GIVEN REQUEST 1 — How would you put this sentence from the battery swapper thread into Spanish: "The batteries have a charger so I don't want to replace that or have to deal with any of the issues with battery management."
GIVEN REQUEST 2 —
What does the battery swapper thread say about each of these?
(a) At what charge level does a battery get swapped for the next one during discharge?
(b) Which current sensor has the original poster been reading up on?
(c) What made the replier dissatisfied with Hall effect current sensors?
GIVEN REQUEST 3 — Could you pick up the battery swapper thread after its final line and keep it going?

PROVIDED PASSAGE —

╭──

Battery Swapper 56v

I am looking for some ideas for a project I need to put together.

I have a device that uses 56v batteries and I need the ability to automaically "swap" the batteries during the discharge and charge cycles.
The batteries have a charger so I don't want to replace that or have to deal with any of the issues with battery management.

The scenario I am thinking of is
Discharge Scenario

• Arduino monitors the charge level of all batteries
• The device runs from a single battery at a time
• When a battery gets to 10-20% it will swap to the next battery in the line

Charge scenario

• The existing battery charger is connected
• The system will connect one battery at a time direct to the existing charger. This allows the battery charger to do its thing.
  If the system messes up and leaves a battery connected it won't matter because the battery charger handles this state.
• Once the charge of the battery is full, it will switch to the next line in the battery, going through each until it is fully charged.
• I am able to get the battery charging % from the charging unit itself to the Arduino.

The reason for "swapping" instead of wiring them together is due to battery management of the charging side.

I was looking at using a simple voltage divider to measure the voltage of each battery to determine the discharge.
But I understand Lithium batteries don't have a voltage curve to determine an accurate percent. But since I really only need to know full or almost empty, do people think this would work in this scenario?
Or is there a better solution? I did look into Coulomb Counters but I can't find anything that would work within the 56v range.
Just been reading up on the ACS712 Hall effect current sensor. Im thinking this maybe an alternative but I have never used one of these.

I have already had a bit of a play around with a voltage divider that will allow me to turn on and off the battery measurement and im getting voltage readings into an Arduino.

For the switching side, when charging im looking at an Arduino switch a transistor which will in turn switch a mosfet for the positive side of the battery and two SSRs for the battery data lines. This would be for the charge side.

For the load side, the Arduino would switch a single mosfet to connect the positive to the load.
All the negative sides would be tied together and to the Arduino ground.

Im keen for any thoughts, anything I have missed out. Let me know if I have also mised out any important detail that will help with feedback.

Thanks.

What is the maximum current this device will draw.

I've used Hall effect current sensors are I am very dissatisfied with them because of their noise. I used a lot of hardware and software smoothing and averaging but was never satisfied with the results.

Does your circuit use positive or negative ground? The answer affects how you go about this. Please post a schematic showing how you think it could work, hand drawn and photographed is fine.

Beware of using transistors of any kind to switch battery connections as the current has to flow both ways (charging and discharging), something people forget with this kind of thing, and as a result they design circuits that can't work because transistors only work one way round.

What device are you powering with this bank of batteries ?

╰──

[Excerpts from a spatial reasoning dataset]
╭──

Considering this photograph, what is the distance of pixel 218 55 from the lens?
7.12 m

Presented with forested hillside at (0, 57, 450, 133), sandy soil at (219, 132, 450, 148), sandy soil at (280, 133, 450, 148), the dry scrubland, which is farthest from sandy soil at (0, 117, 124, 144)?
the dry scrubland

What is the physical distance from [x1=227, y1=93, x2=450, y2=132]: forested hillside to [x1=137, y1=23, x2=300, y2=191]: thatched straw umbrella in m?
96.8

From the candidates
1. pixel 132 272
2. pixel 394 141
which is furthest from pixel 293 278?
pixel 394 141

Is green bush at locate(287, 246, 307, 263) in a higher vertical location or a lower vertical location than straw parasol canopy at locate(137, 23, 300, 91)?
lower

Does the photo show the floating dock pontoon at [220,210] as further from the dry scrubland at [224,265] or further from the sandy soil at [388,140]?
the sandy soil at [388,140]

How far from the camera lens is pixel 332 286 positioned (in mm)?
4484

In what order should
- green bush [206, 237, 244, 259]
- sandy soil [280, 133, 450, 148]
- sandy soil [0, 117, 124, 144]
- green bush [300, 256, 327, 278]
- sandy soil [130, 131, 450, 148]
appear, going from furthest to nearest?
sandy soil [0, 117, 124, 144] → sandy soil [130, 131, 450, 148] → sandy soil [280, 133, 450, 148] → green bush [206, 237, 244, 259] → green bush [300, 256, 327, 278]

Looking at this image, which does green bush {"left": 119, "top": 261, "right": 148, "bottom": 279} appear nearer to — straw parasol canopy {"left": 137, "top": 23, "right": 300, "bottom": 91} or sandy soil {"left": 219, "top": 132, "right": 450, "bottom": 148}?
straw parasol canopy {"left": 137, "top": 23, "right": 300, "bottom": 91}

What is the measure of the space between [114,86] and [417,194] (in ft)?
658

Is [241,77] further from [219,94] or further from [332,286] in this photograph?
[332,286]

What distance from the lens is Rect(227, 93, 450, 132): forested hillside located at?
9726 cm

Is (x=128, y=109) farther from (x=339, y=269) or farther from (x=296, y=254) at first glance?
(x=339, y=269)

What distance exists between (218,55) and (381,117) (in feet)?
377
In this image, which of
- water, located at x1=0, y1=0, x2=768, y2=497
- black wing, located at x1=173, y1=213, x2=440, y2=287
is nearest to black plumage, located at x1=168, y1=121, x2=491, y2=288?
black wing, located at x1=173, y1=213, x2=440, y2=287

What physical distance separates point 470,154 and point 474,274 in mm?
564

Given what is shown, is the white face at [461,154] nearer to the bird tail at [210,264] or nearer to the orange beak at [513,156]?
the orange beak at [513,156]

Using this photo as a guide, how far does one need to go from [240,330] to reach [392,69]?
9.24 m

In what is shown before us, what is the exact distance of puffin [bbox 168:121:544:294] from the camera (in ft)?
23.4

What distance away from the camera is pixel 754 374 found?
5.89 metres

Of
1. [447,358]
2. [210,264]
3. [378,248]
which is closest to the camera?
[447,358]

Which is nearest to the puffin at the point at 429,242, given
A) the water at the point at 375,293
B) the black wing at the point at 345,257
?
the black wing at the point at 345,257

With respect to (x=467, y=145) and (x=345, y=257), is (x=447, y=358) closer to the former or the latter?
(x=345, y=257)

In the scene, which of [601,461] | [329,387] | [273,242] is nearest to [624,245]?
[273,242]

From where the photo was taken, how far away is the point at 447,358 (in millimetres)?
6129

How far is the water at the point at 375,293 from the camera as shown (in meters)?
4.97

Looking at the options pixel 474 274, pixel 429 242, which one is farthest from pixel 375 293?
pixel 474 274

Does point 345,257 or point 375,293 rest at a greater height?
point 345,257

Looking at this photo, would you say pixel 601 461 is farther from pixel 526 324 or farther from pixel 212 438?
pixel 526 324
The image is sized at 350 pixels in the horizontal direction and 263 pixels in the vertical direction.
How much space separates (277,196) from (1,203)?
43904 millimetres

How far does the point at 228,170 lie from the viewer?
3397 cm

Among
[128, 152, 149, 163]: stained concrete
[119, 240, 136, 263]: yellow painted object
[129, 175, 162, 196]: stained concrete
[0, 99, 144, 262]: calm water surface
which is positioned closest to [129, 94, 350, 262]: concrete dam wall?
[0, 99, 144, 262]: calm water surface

╰──

EXERCISE ANSWER 1 — Las baterías tienen un cargador, así que no quiero reemplazarlo ni tener que lidiar con ninguno de los problemas de gestión de baterías.

EXERCISE ANSWER 2 —
(a) 10-20%
(b) The ACS712 Hall effect current sensor
(c) Their noise

EXERCISE ANSWER 3 —
You could use a DPDT (Double Pole Double Throw) relay to switch batteries. That would isolate the one on the charger.

56v @ 13a

Good point. I will consider relays again.

I was unable to find any relays that would work at 56v DC 13a.
They all seem to max out at around 32v DC.

I did just find this which would probably do https://www.digikey.com.au/en/products/detail/american-zettler/AZDC007-1AE-12D/22050421
Price isn't ideal though and no stock. SSR is even more expensive. They look like around USD$30 each and ill have a direction flow issue.

Could I just get away with using this to switch the +ve of each battery and leave the -ve connected in both load and charge states?
Can i then also use one relay to switch one side of the load and charge?
There will be 5 batteries + the load + the charging.

The coil voltage can be whatever you can get, it is unrelated to the contacts other then it has to move them but no electrical relationship. Here is a picture of one like I have used in the Past. I do not know this brand but they look the same.

I was looking at the ratings for the contacts.
As from what I understand is if I don't get ones rated high enough it won't be able to break the current flow, especially when using AC relays in DC.

That one i was looking at is

Coil Voltage - 12VDC
Contact Rating (Current) - 50 A
Switching Voltage - 65VDC - Max
Load - Max Switching 3250W

But super expensive.

That one you linked appears to be this one?
https://au.element14.com/schneider-electric-legacy-relay/199ax-9/relay-dpst-no-300vac-28vdc-40a/dp/1566672

Contact max 28v so even that I don't think would be suitable.

You may be able to get two contactors for less. When you connect them use the aux contact to lock out the unused one.

Definite purpose (DP) contactors (used in HVAC ) usually have quite a high VDC break ratings. Especially if you are buying 600VAC capable contactors. They are not always labelled so but if are rated for 600VAC can almost guaranteed break
125 - 250 VDC.

https://www.amazon.ca/gp/aw/d/B07C1YQB6R?psc=1&ref=ppx_pop_mob_b_asin_title

You are getting into very specific territory when you get past 48vdc unfortunately. Omron also has great DC break power relays. But cost…

It seems I failed at searching properly and there were some other relays that appear suitable.
I have ordered some relays and other bits for some quick prototyping.

I will continue with the voltage divider and the hall effect to see which is better for this application.
I don't need to show % charge, so as long as I can roughly cut out the batteries in the 10-20% range, it should be fine.

Thanks everyone for the assistance. I will post a schematic for feedback when I am able to get a mockup done.

A very rough sketch. My first time using KiCad so the lines are a bit of a mess.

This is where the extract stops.